Virtuelles Licht
»Wer ist dieser Cody?«
»Cody mag Partys. Cody mag diese Party. Sie läuft jetzt schon seit etlichen Jahren. Wenn nicht hier, dann in London, Prag oder Macao ...« Ein Boy kommt mit einem Getränketablett durch die Menge. Für Chevette sieht er nicht so aus, als ob er im Hotel arbeiten würde: Sein steifes weißes Hemd ist nicht mehr gar so steif, es ist völlig offen, die zerknitterten Schöße hängen herunter, und sie sieht, daß er sich eins dieser Dinger, die wie kleine Stahlhanteln aussehen, durch eine Brustwarze gebohrt hat. Sein steifer Kragen ist vorne abgegangen und steht ihm im Nacken hoch wie ein abgerutschter Heiligenschein. Die Frau nimmt ein Glas Weißwein, als er ihr das Tablett hinhält.
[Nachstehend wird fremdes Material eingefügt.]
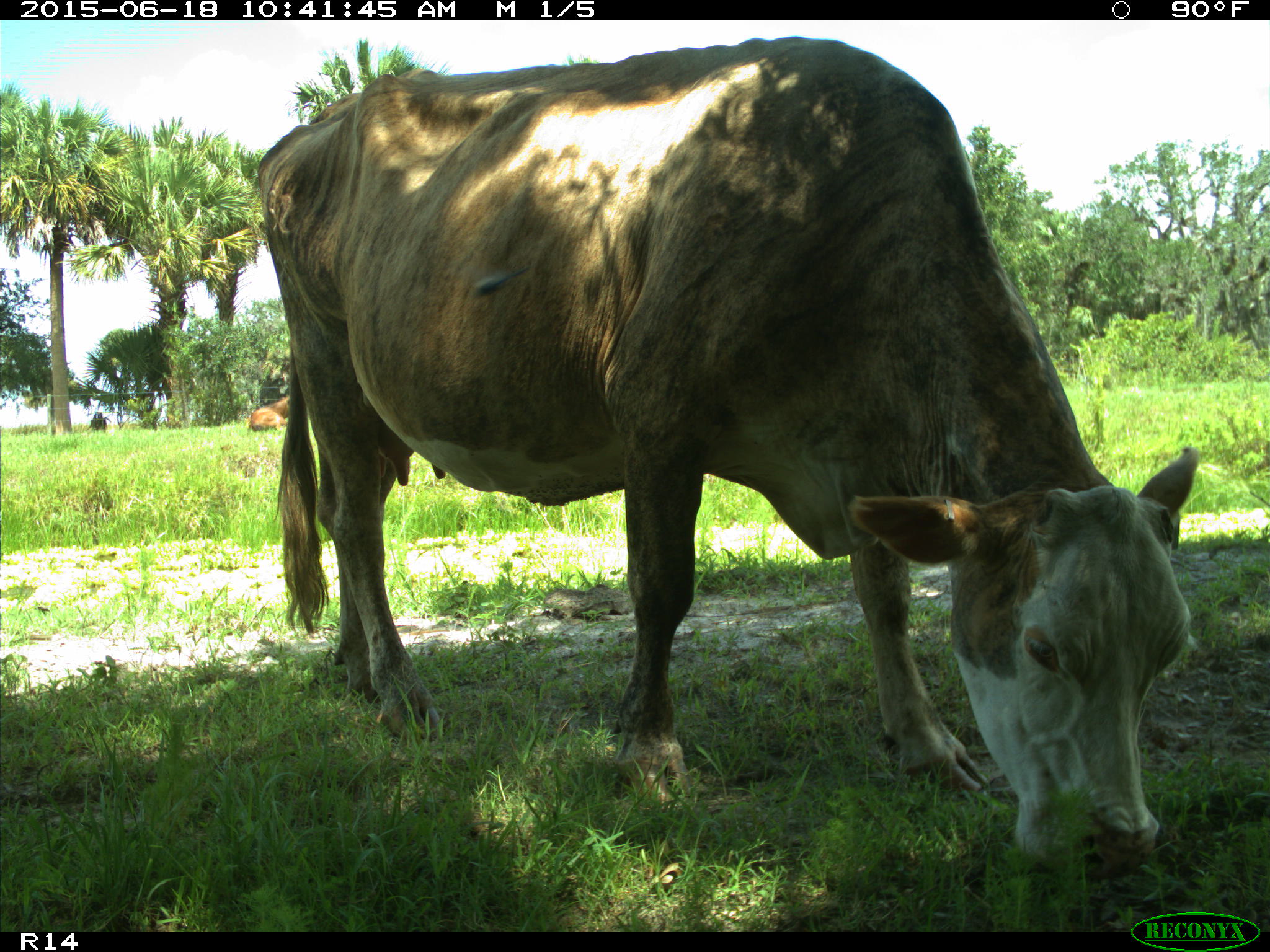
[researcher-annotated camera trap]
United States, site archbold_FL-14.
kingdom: Animalia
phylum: Chordata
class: Mammalia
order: Artiodactyla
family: Bovidae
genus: Bos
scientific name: Bos taurus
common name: domestic cow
Chevette schüttelt den Kopf.
Auf dem Tablett steht eine weiße Untertasse mit Pillen und Dancerbriefchen, wie es scheint.
Der Boy zwinkert Chevette zu und geht weiter.
»Findest du das merkwürdig?« Die Frau trinkt ihren Wein aus und wirft das leere Glas über die Schulter nach hinten. Chevette hört, wie es zerbricht.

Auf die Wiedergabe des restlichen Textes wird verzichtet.